The Post - Khmer edition

The bond with readers is the key to The Post's successes.

More than ever, people are hungry for information. Amid the many competing voices that crowd Cambodia's Khmer-language newspaper market, readers want a news source they can trust.

Enter The Phnom Penh Post's Khmer-language edition, which hits the streets today after months of planning as a 24-page tabloid-format paper - independent of its English-language sister paper, The Phnom Penh Post.

The characteristic of a great newspaper is reliability.

With The Post Khmer, we intend to now extend the sense of trust cultivated over nearly two decades of publishing in Cambodia to our readers and advertisers in both languages.

No Khmer-language newspaper in modern Cambodia has proved itself to be a great one. If any can, it will be The Post.

Today's launch of Cambodia's only truly independent Khmer-language newspaper is, in itself, a momentous occasion.

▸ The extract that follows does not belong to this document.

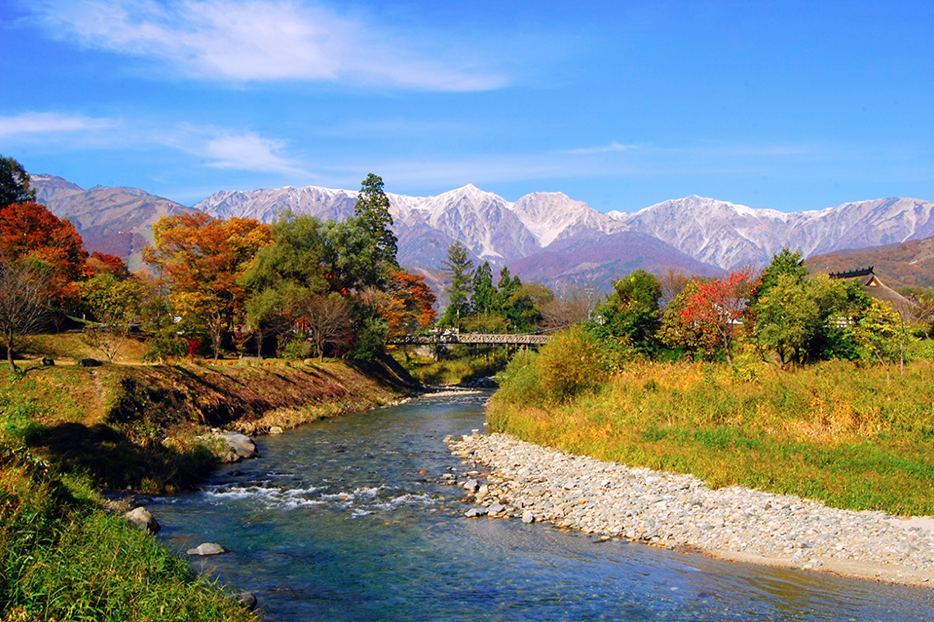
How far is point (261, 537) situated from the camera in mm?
14586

The Post Khmer does not intend to stop there. It will evolve, reaching a wider audience - in the Kingdom and abroad - through both its print edition and one of the region's most comprehensive newspaper Web sites,, which offers not only the most up-to-date news, but a vast archive of stories, classified ads, a weekend lifestyle section and special supplements.

Back at home, The Post Khmer hopes to soon embrace technology that is commonplace in more developed markets, delivering news and advertising by SMS, Twitter and RSS feeds that will keep our readers as informed as any in Cambodia.

But behind these innovations is the fundamental, shoe-leather journalism that is at the heart of any great newspaper.

The Post Khmer's Cambodian staff of reporters and editors - some of the Kingdom's most experienced - will raise the bar for what is acceptable journalism for today's Khmer readers.

They will open the door for a younger generation of reporters to learn from the best and continue the tradition of journalistic excellence that is begun today.

They will be caretakers of a newspaper's most precious asset: its bond with it readers.

Cambodia is a small country with a still-smaller newspaper market, and it is crucial that The Post Khmer keep its audience in mind as it reports on what is important to readers across the Kingdom.

Political influence and commercial bias have no part in fair and objective reporting - not for the readers and certainly not for The Post Khmer's journalists.

Today is a celebration of the future of the Khmer-language press in Cambodia.

In these uncertain times for the newspaper industry, The Post Khmer will not only survive, but flourish as it straddles the worlds of traditional and digital media, and redefines how news is delivered to the Kingdom's Khmer readers.

Ross Dunkley is the publisher of the English- and Khmer-language editions of The Phnom Penh Post.